指示 1: ミュージカル映画の紹介文の「レ・ミゼラブル」でも華麗な歌」から「ェル・ウィリアムズが演じる。」までを両端を含めて書き写し、「興行師」を「プロモーター」に変えてください。
指示 2: ミュージカル映画の紹介文によると、フィリップ・カーライル役を演じるのは誰ですか。

ページ抜粋:
+++

レ・ミゼラブル」でも華麗な歌声を披露したヒュー・ジャックマンの主演で、「地上でもっとも偉大なショーマン」と呼ばれた19世紀アメリカの実在の興行師P・T・バーナムの半生を描いたミュージカル。劇中で歌われるミュージカルナンバーを、「ラ・ラ・ランド」も手がけたベンジ・パセック&ジャスティン・ポールが担当した。貧しい家に生まれ育ち、幼なじみの名家の令嬢チャリティと結婚したフィニアス。妻子を幸せにするため努力と挑戦を重ねるフィニアスはやがて、さまざまな個性をもちながらも日陰に生きてきた人々を集めた誰も見たことがないショーを作り上げ、大きな成功をつかむ。しかし、そんな彼の進む先には大きな波乱が待ち受けていた。主人公P・T・バーナムことフィニアス・テイラー・バーナムをジャックマンが演じ、バーナムのビジネスパートナーとなるフィリップ・カーライル役を「ハイスクール・ミュージカル」「ヘアスプレー」のザック・エフロン、バーナムの妻チャリティを「マンチェスター・バイ・ザ・シー」のミシェル・ウィリアムズが演じる。

+++

データ:
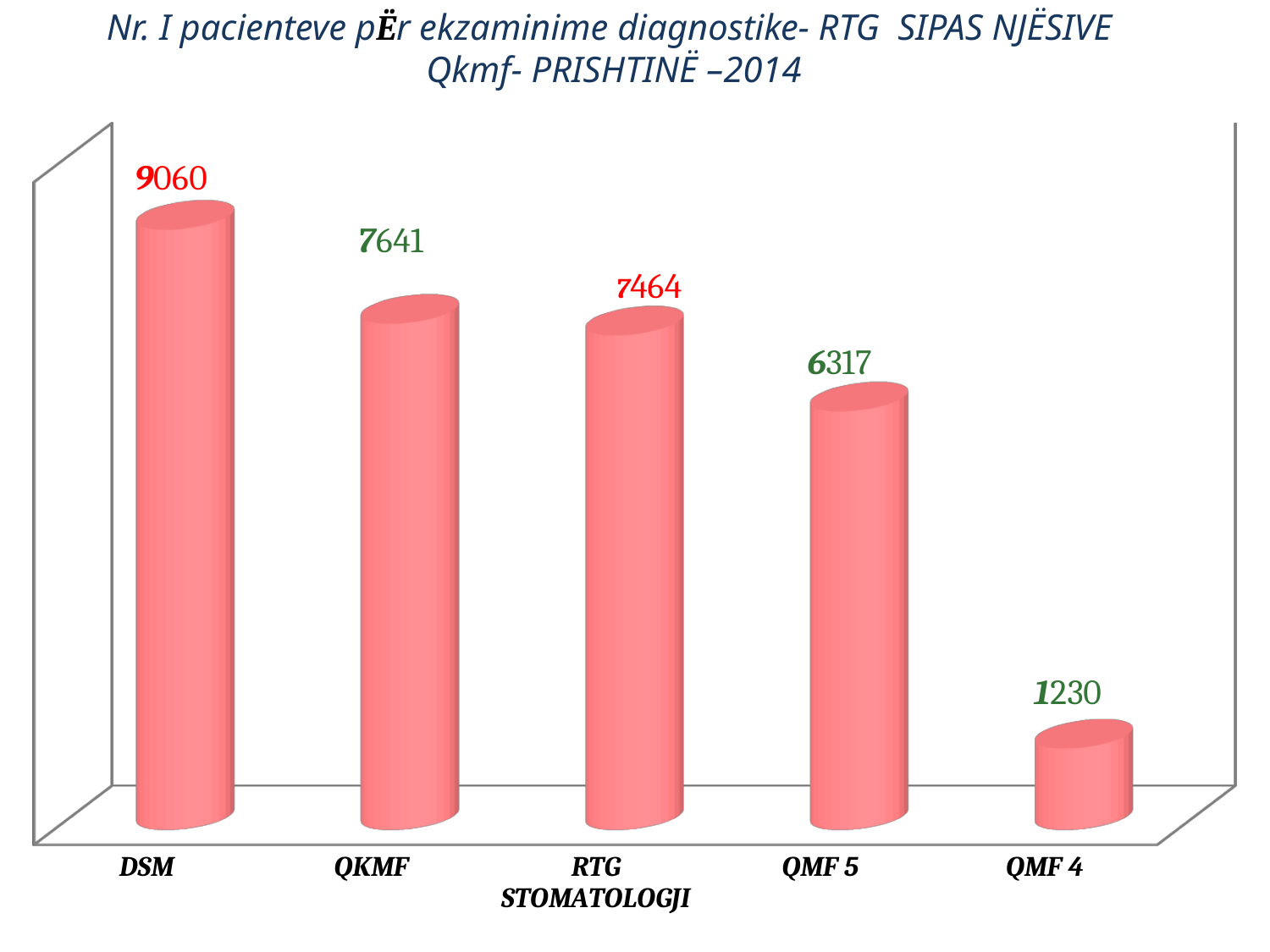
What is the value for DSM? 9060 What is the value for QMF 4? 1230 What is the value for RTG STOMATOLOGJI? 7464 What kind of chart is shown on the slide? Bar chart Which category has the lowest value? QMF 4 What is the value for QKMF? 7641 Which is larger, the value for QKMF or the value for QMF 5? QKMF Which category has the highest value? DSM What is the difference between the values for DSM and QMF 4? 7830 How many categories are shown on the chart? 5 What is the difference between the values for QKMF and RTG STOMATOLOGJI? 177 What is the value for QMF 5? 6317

+++

回答 1:
レ・ミゼラブル」でも華麗な歌声を披露したヒュー・ジャックマンの主演で、「地上でもっとも偉大なショーマン」と呼ばれた19世紀アメリカの実在のプロモーターP・T・バーナムの半生を描いたミュージカル。劇中で歌われるミュージカルナンバーを、「ラ・ラ・ランド」も手がけたベンジ・パセック&ジャスティン・ポールが担当した。貧しい家に生まれ育ち、幼なじみの名家の令嬢チャリティと結婚したフィニアス。妻子を幸せにするため努力と挑戦を重ねるフィニアスはやがて、さまざまな個性をもちながらも日陰に生きてきた人々を集めた誰も見たことがないショーを作り上げ、大きな成功をつかむ。しかし、そんな彼の進む先には大きな波乱が待ち受けていた。主人公P・T・バーナムことフィニアス・テイラー・バーナムをジャックマンが演じ、バーナムのビジネスパートナーとなるフィリップ・カーライル役を「ハイスクール・ミュージカル」「ヘアスプレー」のザック・エフロン、バーナムの妻チャリティを「マンチェスター・バイ・ザ・シー」のミシェル・ウィリアムズが演じる。

回答 2: ザック・エフロンです。